Official codebase for Reinforcement Learning with Augmented Data. This codebase was originally forked from CURL.
Additionally, here is the codebase link for ProcGen experiments and codebase link for OpenAI Gym experiments.
@article{laskin2020reinforcement,
title={Reinforcement learning with augmented data},
author={Laskin, Michael and Lee, Kimin and Stooke, Adam and Pinto, Lerrel and Abbeel, Pieter and Srinivas, Aravind},
journal={arXiv preprint arXiv:2004.14990},
year={2020}
}
All of the dependencies are in the conda_env.yml
file. They can be installed manually or with the following command:
conda env create -f conda_env.yml
To train a RAD agent on the cartpole swingup
task from image-based observations run bash script/run.sh
from the root of this directory. The run.sh
file contains the following command, which you can modify to try different environments / augmentations / hyperparamters.
CUDA_VISIBLE_DEVICES=0 python train.py \
--domain_name cartpole \
--task_name swingup \
--encoder_type pixel --work_dir ./tmp/cartpole \
--action_repeat 8 --num_eval_episodes 10 \
--pre_transform_image_size 100 --image_size 84 \
--agent rad_sac --frame_stack 3 --data_augs flip \
--seed 23 --critic_lr 1e-3 --actor_lr 1e-3 --eval_freq 10000 --batch_size 128 --num_train_steps 200000 &
Augmentations can be specified through the --data_augs
flag.
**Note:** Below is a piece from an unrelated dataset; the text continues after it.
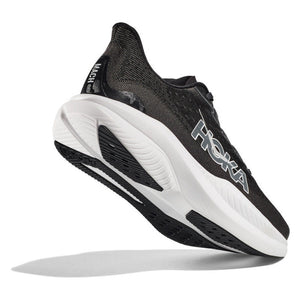 Hoka Men's Mach 6 Black / White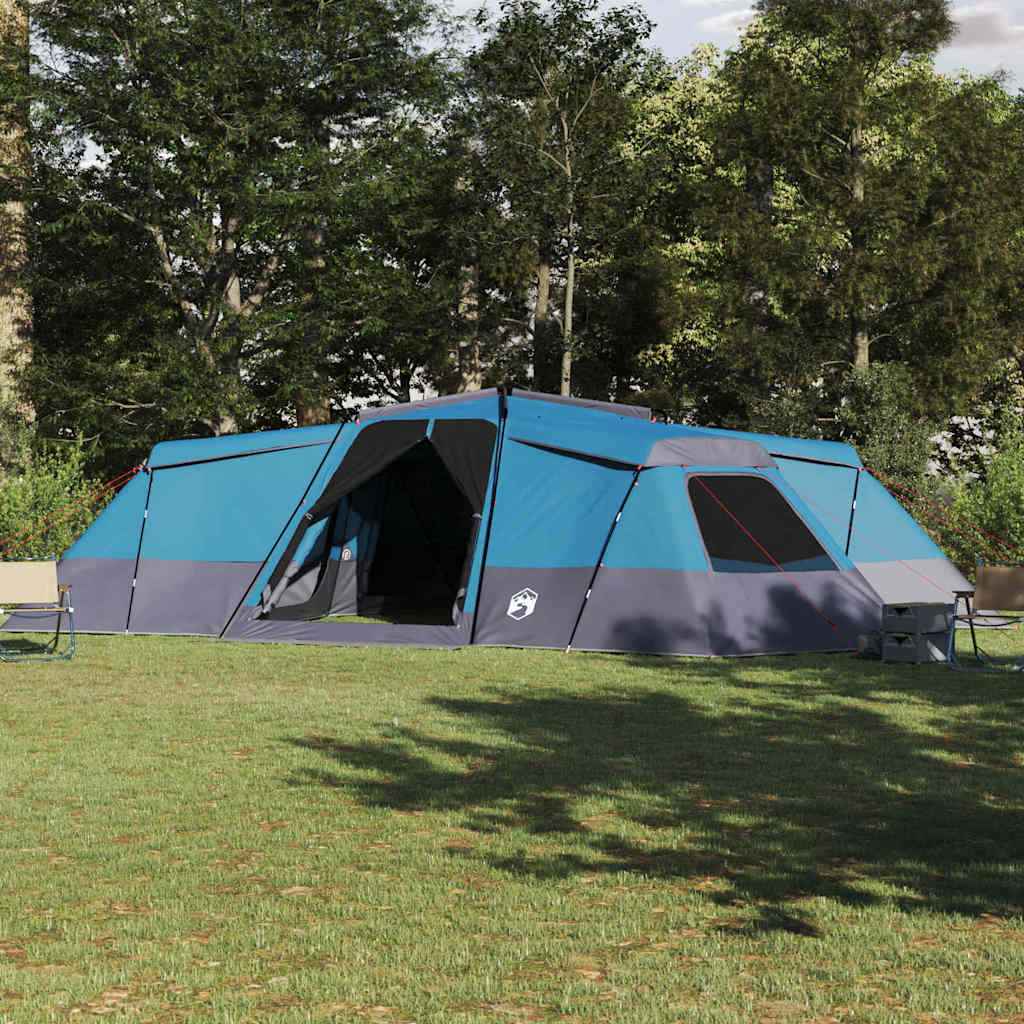 vidaXL Gezinstent Groen 833 x 585 x 216 cm Polyester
This codebase supports the augmentations specified in data_augs.py
. To chain multiple data augmentation simply separate the augmentation strings with a -
string. For example to apply crop -> rotate -> flip
you can do the following --data_augs crop-rotate-flip
.
All data augmentations can be visualized in All_Data_Augs.ipynb
. You can also test the efficiency of our modules by running python data_aug.py
.
In your console, you should see printouts that look like this:
| train | E: 13 | S: 2000 | D: 9.1 s | R: 48.3056 | BR: 0.8279 | A_LOSS: -3.6559 | CR_LOSS: 2.7563
| train | E: 17 | S: 2500 | D: 9.1 s | R: 146.5945 | BR: 0.9066 | A_LOSS: -5.8576 | CR_LOSS: 6.0176
| train | E: 21 | S: 3000 | D: 7.7 s | R: 138.7537 | BR: 1.0354 | A_LOSS: -7.8795 | CR_LOSS: 7.3928
| train | E: 25 | S: 3500 | D: 9.0 s | R: 181.5103 | BR: 1.0764 | A_LOSS: -10.9712 | CR_LOSS: 8.8753
| train | E: 29 | S: 4000 | D: 8.9 s | R: 240.6485 | BR: 1.2042 | A_LOSS: -13.8537 | CR_LOSS: 9.4001
The above output decodes as:
train - training episode
E - total number of episodes
S - total number of environment steps
D - duration in seconds to train 1 episode
R - episode reward
BR - average reward of sampled batch
A_LOSS - average loss of actor
CR_LOSS - average loss of critic
All data related to the run is stored in the specified working_dir
. To enable model or video saving, use the --save_model
or --save_video
flags. For all available flags, inspect train.py
. To visualize progress with tensorboard run:
tensorboard --logdir log --port 6006
and go to localhost:6006
in your browser. If you're running headlessly, try port forwarding with ssh.